Scene-based spatial questions:

######

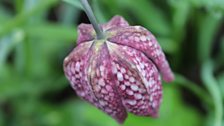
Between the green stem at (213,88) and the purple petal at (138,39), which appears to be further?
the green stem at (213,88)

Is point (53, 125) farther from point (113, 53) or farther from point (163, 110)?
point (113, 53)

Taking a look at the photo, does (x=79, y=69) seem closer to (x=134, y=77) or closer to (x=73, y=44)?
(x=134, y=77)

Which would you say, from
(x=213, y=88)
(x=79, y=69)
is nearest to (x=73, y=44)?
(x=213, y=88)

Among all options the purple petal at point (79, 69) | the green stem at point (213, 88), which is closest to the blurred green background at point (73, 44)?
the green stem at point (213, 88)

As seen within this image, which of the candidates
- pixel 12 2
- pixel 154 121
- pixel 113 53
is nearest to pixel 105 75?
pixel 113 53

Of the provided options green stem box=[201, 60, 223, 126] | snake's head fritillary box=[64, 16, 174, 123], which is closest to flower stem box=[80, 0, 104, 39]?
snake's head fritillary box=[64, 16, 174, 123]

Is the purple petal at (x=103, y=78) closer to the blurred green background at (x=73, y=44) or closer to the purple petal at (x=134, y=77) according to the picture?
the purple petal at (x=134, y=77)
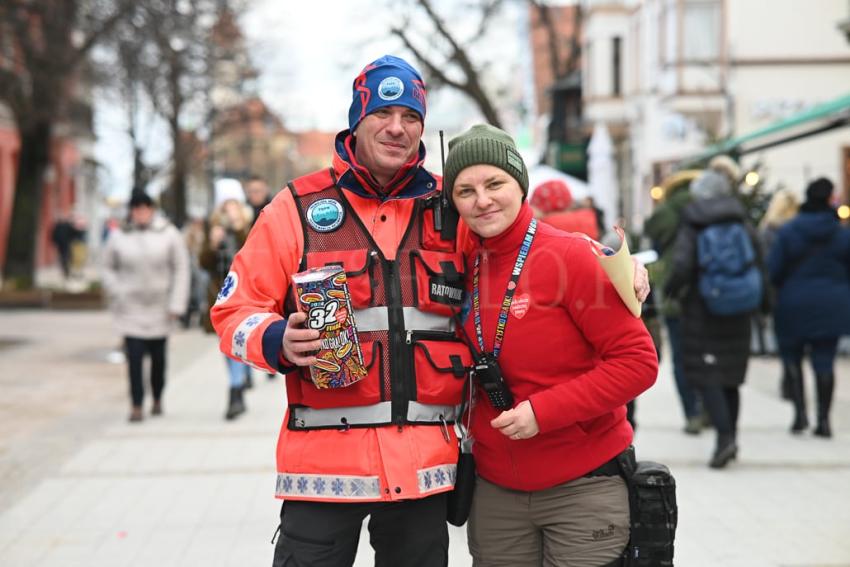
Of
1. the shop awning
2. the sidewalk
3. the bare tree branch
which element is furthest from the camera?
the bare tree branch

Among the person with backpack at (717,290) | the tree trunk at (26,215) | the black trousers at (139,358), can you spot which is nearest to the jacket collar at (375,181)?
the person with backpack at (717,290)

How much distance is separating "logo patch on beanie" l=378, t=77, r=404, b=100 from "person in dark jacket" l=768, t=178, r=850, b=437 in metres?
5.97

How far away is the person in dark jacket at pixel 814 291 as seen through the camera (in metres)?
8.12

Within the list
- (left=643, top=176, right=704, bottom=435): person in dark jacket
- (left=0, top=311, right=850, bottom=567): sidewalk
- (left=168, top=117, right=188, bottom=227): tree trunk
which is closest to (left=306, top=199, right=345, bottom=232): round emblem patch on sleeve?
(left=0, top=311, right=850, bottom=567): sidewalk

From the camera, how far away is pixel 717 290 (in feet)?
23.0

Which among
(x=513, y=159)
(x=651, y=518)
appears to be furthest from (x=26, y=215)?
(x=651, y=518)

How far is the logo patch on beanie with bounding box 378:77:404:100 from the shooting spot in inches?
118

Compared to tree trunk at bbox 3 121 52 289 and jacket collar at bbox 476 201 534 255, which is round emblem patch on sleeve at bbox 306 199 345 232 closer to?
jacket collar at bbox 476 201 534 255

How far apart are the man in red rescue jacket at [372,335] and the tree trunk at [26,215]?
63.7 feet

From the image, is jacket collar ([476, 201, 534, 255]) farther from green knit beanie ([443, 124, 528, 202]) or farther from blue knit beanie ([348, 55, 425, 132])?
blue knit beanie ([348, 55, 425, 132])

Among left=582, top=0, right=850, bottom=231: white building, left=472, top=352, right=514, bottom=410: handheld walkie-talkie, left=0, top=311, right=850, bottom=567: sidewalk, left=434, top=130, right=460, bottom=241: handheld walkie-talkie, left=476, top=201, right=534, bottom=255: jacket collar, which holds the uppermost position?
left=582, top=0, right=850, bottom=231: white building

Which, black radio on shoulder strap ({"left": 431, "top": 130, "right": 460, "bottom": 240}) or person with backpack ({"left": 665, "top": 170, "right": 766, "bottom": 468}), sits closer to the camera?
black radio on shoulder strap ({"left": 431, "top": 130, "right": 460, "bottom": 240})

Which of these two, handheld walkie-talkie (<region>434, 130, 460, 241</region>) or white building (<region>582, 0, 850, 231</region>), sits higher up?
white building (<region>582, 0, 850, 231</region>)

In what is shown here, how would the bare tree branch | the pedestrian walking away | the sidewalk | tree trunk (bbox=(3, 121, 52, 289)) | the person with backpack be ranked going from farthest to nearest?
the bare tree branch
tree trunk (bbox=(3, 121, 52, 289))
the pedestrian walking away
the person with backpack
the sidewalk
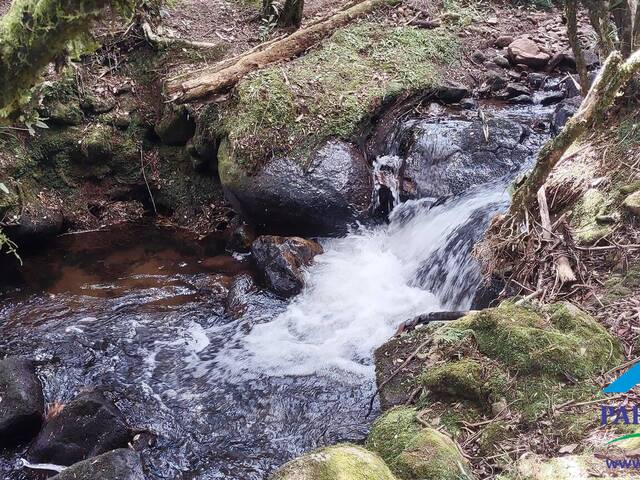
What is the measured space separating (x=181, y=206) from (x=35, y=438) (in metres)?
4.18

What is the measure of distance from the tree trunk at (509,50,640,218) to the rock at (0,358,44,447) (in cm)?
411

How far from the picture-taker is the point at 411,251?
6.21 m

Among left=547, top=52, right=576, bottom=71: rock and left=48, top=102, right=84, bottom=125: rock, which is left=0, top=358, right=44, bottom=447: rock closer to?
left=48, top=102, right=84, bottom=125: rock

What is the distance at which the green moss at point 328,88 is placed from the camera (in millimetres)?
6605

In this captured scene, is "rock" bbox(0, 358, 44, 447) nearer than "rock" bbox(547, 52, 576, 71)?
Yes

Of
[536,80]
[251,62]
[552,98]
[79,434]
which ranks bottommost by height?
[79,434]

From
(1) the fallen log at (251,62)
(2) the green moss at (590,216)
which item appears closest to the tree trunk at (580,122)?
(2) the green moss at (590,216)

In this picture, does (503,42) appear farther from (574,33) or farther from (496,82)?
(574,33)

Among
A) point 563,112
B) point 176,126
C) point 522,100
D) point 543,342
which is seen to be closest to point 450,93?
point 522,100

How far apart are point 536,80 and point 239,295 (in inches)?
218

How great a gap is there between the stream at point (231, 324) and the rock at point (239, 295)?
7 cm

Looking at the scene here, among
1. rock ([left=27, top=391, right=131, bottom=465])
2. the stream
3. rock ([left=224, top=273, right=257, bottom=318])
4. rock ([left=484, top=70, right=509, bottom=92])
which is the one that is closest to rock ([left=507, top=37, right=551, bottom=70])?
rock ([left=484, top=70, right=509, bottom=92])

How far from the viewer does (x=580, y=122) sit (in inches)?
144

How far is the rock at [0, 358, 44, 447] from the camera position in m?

######

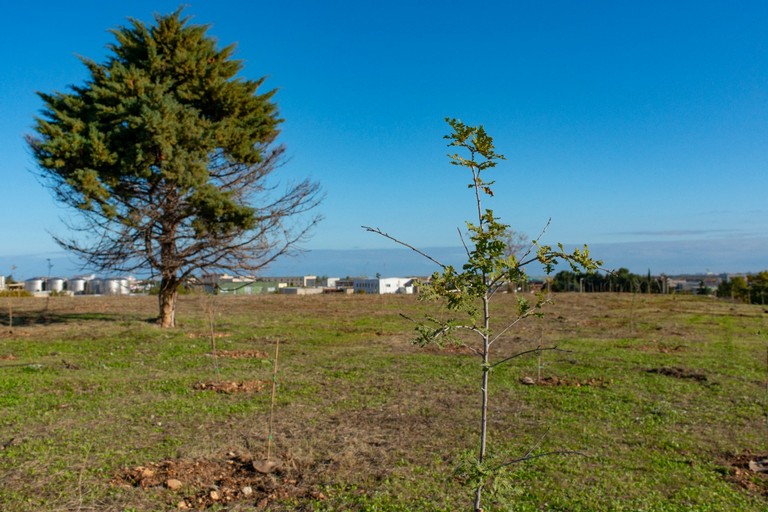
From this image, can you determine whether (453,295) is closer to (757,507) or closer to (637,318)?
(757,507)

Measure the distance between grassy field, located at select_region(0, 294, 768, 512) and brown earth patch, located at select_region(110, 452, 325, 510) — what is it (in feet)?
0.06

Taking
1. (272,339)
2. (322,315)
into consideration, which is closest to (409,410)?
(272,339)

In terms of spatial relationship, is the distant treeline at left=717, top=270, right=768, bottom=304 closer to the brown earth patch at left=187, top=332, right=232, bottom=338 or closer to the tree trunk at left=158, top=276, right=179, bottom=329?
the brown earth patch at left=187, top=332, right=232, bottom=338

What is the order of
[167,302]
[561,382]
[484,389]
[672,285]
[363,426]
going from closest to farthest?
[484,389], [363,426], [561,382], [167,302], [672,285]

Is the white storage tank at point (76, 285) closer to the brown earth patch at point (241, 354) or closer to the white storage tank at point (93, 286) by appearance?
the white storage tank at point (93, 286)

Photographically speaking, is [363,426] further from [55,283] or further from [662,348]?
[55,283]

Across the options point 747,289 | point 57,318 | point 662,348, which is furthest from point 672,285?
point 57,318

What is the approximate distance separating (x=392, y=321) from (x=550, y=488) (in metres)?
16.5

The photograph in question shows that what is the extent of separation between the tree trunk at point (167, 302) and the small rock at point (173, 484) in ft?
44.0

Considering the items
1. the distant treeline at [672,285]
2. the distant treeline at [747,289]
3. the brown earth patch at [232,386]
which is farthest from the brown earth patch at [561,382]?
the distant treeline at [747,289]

######

• AIM OF THE EXERCISE: List every line in the entries above that contains the string "fritillary", matching case exactly.

• FINAL RESULT:
Of the provided options green stem box=[201, 60, 223, 126] | snake's head fritillary box=[64, 16, 174, 123], which is closest to flower stem box=[80, 0, 104, 39]?
snake's head fritillary box=[64, 16, 174, 123]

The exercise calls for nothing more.